I had access to these, but I don't see much of a point now, when you can do a few calculations on a spreadsheet. (to get you a good idea of what's going on.)
you mentioned M-cubed heat pipes. I did use those and they were phenomenal, i would only change the steel brackets that they supply for contact/gripping the pipes. they are quite large for what i wanted and would have liked something else. For the price though you cant really go wrong.
Awesome, thanks for the feedback on that.
screws should be avoided for heatsinks because you want a good thermal interface. The tightening of screws and even the tapping of threads can (and 99% of the time does) cause a bulge at the surface. This why there is a recommended torque for IGBT mounting screws. Anyway avoid screws, try to use a clamping method like all current cpu heatsinks. If you must screw something together then use a through hole and actually SQUEEZE it somehow.
Most users of TIM use way too much. It sucks at conducting heat but its better than air. With that in mind use as little as possible like i said before.
OK...Maybe a combination of clamping and a tiny bit of TIM is sufficient?
I was originally thinking, when you attach the copper blocks to the heatsink, you use epoxy on the edges of the blocks and tiny bit of TIM for the inner area. Clamp it down while it sets.
Since this thread has become filled with unusual ideas, here's another.....
No water cooling thanks...LOL, toilet.
I prefer if we stick to something highly reliable. ie: no moving parts as much as possible. Hence the reason why I'm leaning towards heatsinks and heatpipes.
I have a few questions though...
Does the length of the heatpipe drastically affect the thermal resistance?

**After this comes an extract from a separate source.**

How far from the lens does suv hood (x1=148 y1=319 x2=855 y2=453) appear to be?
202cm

What about the shape that its bent to?
I read somewhere about some flexible heatpipe solutions, but I couldn't find who sells these. Anyone know?
The challenge in heatpipe/heatsink approach seems to be getting that heat out of the case to the heatsink, but still be able to access the PC hardware inside. ie: Those removable case panels.
...Something inside me says I should just give up and buy a pre-made silent solution like Tranquil PC, mCubed, etc. Maybe use that refurbished ThinkPad I recently bought...Grab a port replicator for it, and be done with it....I don't know.